■ **読解文**
説明

緩み止め螺合構造

【課題】一度締結したのちに再締結することも可能であり、また、確実に所定以上の緩み止めの機能を果たすことができ、さらに、螺合構造全体での締め付け軸力の保持性を確保することのできる緩み止め螺合構造を提供する。
【解決手段】ナット部11の内螺子から連設する内螺子延長部を有した締めつけ部12を具備するナット構造1と、前記締め付け部12を挿通可能なワッシャ孔21を有した板状のワッシャ構造2からなる。ワッシャ孔21は、ワッシャ板の一面側に形成された、締めつけ部12の解放時の外形よりも大きい孔形状からなる大径部から、板厚さ方向へ縮径して前記外形の最小部よりも小さい孔形状の小さい最小径部に至る縮径構造を、それぞれワッシャ板の一面側から他面寄りの位置にかけて有する。ナット構造の締結によって最小径部が締めつけ部12を周着して締めつけることで圧着締結する。

【発明の詳細な説明】
【技術分野】
【0001】
本発明は、ボルト、ナット構造とワッシャとを使用して螺合締結するための螺合構造であって、緩み止め機能を有するものに関する。
【背景技術】
【0002】
従来の緩み止め構造として、ナットの内螺子内にボルトに歯合する歯合爪付きのボルトが開示される。

■ **データ抜粋**
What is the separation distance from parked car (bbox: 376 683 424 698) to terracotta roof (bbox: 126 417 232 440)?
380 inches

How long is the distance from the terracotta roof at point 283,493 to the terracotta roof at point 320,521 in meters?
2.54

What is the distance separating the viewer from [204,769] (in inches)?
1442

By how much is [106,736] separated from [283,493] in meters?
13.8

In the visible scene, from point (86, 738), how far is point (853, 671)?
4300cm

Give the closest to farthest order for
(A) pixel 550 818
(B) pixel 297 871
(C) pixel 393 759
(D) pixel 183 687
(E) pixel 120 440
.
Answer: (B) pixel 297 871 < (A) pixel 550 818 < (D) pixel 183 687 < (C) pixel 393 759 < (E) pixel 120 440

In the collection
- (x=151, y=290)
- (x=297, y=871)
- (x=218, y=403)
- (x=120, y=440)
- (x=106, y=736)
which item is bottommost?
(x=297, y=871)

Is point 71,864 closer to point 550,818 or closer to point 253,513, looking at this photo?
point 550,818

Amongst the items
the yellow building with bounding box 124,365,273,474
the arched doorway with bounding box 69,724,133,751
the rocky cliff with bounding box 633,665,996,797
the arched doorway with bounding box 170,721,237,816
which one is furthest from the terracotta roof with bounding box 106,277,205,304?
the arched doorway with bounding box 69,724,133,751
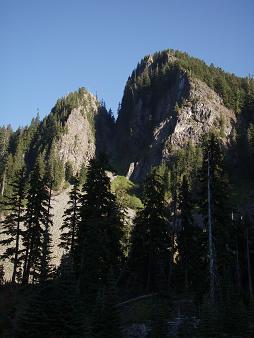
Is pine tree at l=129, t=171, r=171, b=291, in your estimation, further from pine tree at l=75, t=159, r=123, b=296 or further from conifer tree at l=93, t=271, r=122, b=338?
conifer tree at l=93, t=271, r=122, b=338

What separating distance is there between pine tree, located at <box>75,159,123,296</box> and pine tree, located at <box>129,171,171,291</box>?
212 inches

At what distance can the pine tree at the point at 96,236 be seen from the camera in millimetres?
35281

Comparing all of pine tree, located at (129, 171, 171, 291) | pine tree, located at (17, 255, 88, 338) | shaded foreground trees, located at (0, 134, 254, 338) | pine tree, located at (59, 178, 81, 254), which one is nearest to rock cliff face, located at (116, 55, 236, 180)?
shaded foreground trees, located at (0, 134, 254, 338)

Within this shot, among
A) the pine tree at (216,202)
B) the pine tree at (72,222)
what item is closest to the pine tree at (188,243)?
the pine tree at (216,202)

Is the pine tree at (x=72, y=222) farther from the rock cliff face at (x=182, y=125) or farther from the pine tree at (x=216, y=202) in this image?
the rock cliff face at (x=182, y=125)

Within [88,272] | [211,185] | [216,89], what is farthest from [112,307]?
[216,89]

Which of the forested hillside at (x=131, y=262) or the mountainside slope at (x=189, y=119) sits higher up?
the mountainside slope at (x=189, y=119)

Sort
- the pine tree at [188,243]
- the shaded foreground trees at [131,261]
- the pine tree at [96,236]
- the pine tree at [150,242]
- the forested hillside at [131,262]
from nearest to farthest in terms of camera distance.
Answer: the shaded foreground trees at [131,261]
the forested hillside at [131,262]
the pine tree at [96,236]
the pine tree at [150,242]
the pine tree at [188,243]

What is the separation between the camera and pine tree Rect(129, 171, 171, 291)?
1794 inches

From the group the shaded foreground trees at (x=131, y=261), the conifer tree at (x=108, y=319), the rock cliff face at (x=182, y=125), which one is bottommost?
the conifer tree at (x=108, y=319)

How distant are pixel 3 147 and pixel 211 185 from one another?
16144 cm

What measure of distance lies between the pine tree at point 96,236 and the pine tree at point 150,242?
17.6 feet

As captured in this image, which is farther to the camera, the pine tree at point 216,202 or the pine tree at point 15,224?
the pine tree at point 15,224

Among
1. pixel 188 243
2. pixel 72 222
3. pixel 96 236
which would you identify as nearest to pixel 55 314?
pixel 96 236
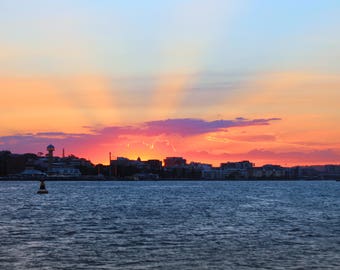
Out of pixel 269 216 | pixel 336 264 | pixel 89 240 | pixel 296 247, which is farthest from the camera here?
pixel 269 216

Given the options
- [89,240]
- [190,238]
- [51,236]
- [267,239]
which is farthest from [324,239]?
[51,236]

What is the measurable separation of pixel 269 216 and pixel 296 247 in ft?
97.7

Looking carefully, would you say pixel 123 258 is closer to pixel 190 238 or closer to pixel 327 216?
pixel 190 238

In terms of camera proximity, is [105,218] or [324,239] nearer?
[324,239]

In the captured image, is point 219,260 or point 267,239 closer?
point 219,260

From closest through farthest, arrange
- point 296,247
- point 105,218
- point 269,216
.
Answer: point 296,247
point 105,218
point 269,216

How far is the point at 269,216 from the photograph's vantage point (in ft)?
234

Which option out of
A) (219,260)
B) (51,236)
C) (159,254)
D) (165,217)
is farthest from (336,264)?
(165,217)

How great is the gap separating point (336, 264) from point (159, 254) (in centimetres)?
995

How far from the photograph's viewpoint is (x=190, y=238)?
46.5 metres

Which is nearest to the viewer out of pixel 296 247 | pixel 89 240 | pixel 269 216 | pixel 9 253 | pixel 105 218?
pixel 9 253

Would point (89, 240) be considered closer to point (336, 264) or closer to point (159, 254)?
point (159, 254)

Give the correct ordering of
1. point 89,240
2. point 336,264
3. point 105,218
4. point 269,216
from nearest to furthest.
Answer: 1. point 336,264
2. point 89,240
3. point 105,218
4. point 269,216

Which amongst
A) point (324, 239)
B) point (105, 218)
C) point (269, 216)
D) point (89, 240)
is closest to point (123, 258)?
point (89, 240)
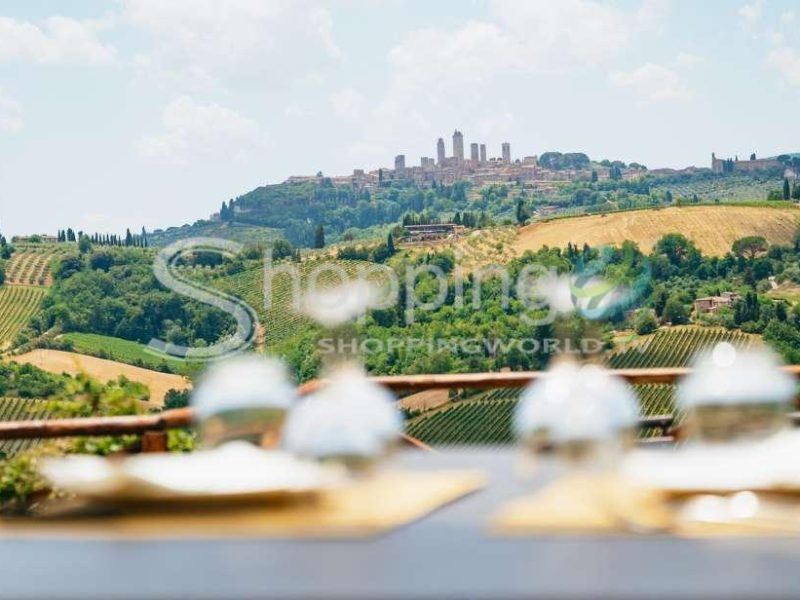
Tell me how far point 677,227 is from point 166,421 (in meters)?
71.2

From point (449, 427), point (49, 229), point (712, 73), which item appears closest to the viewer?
point (449, 427)

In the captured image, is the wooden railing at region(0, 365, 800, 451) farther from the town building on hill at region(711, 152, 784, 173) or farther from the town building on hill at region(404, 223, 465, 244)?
the town building on hill at region(711, 152, 784, 173)

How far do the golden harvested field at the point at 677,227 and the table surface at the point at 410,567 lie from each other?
6977 centimetres

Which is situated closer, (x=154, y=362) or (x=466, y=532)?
(x=466, y=532)

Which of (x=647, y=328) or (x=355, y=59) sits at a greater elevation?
(x=355, y=59)

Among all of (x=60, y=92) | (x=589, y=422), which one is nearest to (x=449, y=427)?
(x=589, y=422)

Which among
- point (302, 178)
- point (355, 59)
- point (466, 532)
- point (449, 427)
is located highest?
point (355, 59)

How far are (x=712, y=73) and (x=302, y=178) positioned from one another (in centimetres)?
3339

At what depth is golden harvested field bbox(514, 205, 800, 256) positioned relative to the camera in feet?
235

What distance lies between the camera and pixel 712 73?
10700 centimetres

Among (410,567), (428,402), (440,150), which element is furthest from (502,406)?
Result: (440,150)

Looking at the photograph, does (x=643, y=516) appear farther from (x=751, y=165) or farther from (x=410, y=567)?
(x=751, y=165)

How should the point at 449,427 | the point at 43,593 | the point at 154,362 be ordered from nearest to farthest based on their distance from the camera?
the point at 43,593 < the point at 449,427 < the point at 154,362

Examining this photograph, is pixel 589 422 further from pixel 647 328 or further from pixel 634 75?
pixel 634 75
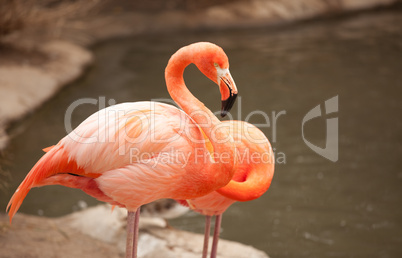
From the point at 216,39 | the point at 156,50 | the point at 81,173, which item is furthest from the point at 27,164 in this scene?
the point at 216,39

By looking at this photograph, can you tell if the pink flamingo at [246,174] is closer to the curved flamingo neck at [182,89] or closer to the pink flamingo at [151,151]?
the pink flamingo at [151,151]

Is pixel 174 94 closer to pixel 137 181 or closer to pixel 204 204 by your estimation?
pixel 137 181

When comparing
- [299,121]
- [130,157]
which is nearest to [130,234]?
[130,157]

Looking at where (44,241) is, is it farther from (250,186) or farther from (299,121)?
(299,121)

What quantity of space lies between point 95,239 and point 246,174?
4.70ft

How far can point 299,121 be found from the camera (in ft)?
20.6

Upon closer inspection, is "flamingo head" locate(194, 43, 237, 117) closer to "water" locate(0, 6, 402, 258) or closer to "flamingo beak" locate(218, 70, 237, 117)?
"flamingo beak" locate(218, 70, 237, 117)

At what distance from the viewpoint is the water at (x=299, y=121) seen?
172 inches

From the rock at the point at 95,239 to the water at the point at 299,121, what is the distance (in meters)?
0.60

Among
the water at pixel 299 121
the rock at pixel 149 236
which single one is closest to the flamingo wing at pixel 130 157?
the rock at pixel 149 236

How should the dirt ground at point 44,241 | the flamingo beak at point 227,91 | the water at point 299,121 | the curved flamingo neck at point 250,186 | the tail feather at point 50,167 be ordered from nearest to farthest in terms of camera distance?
the flamingo beak at point 227,91 < the tail feather at point 50,167 < the curved flamingo neck at point 250,186 < the dirt ground at point 44,241 < the water at point 299,121

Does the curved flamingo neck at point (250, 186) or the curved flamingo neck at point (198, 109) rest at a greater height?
the curved flamingo neck at point (198, 109)

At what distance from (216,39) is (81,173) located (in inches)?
311

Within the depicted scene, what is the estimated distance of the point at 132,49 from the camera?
9609mm
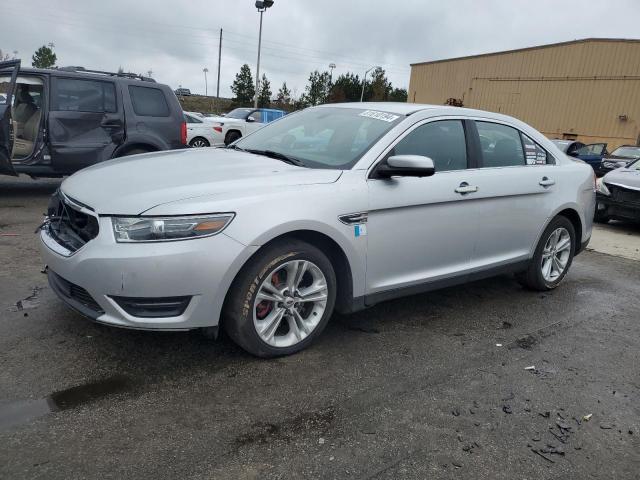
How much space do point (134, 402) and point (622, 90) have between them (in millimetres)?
30536

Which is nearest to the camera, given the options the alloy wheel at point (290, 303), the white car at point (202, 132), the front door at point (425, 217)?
the alloy wheel at point (290, 303)

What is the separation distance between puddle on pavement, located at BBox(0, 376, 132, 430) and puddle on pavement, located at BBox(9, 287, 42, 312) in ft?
4.30

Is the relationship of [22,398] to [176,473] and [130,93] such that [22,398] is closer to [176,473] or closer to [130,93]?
[176,473]

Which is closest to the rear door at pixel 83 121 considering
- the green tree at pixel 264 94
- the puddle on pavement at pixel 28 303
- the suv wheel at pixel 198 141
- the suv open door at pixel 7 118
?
the suv open door at pixel 7 118

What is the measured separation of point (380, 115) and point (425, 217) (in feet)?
2.86

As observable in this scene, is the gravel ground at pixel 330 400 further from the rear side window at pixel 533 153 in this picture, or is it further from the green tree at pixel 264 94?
the green tree at pixel 264 94

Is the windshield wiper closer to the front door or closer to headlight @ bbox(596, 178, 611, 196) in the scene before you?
the front door

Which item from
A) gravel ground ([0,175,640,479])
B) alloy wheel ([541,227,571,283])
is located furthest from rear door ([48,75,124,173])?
alloy wheel ([541,227,571,283])

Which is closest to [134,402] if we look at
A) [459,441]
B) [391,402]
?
[391,402]

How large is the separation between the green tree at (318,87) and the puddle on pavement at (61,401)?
48.7 meters

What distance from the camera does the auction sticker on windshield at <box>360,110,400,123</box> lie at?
395 centimetres

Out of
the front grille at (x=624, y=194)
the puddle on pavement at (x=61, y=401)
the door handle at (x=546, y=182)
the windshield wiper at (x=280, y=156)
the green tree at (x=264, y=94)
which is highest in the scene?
the green tree at (x=264, y=94)

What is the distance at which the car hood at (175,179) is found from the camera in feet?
9.70

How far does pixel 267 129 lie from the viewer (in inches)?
183
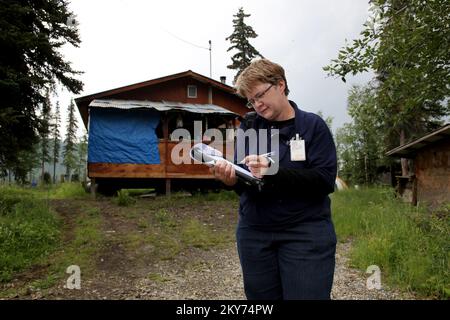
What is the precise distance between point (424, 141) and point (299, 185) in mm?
12284

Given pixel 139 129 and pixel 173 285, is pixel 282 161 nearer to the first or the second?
pixel 173 285

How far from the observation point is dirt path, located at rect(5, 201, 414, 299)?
16.2 ft

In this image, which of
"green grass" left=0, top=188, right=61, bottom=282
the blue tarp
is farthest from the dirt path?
the blue tarp

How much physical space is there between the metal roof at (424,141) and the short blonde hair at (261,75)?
10463 mm

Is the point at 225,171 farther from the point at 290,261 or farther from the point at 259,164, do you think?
the point at 290,261

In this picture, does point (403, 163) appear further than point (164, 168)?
Yes

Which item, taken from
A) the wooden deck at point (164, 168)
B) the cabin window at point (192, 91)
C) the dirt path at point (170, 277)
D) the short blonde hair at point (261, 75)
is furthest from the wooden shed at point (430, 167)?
the short blonde hair at point (261, 75)

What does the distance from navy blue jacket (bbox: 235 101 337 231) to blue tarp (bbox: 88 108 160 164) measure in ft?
40.8

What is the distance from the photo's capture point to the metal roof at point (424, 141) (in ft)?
36.3

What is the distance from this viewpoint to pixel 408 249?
577cm

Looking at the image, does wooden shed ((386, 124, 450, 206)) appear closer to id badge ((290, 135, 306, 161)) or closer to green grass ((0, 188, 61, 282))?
green grass ((0, 188, 61, 282))

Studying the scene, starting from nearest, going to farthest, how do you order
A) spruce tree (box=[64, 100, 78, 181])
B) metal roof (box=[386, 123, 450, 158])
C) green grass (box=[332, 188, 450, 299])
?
green grass (box=[332, 188, 450, 299]) → metal roof (box=[386, 123, 450, 158]) → spruce tree (box=[64, 100, 78, 181])

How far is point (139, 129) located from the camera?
14359 mm

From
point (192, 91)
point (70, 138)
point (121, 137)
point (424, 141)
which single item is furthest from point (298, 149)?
point (70, 138)
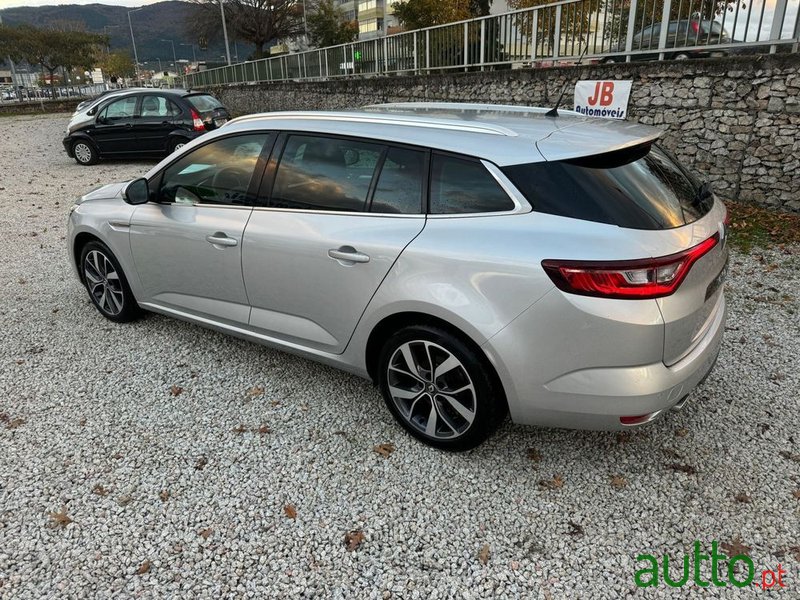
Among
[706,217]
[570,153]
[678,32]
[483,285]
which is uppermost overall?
[678,32]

■ **記述問題**
読解文の中で符号の数字が付いている構成要素をすべて挙げ、それぞれの符号と組にして示してください。

■ **問題の解答**
ナット構造（1）、ナット部（11）、締めつけ部（12）、ワッシャ構造（2）、ワッシャ孔（21）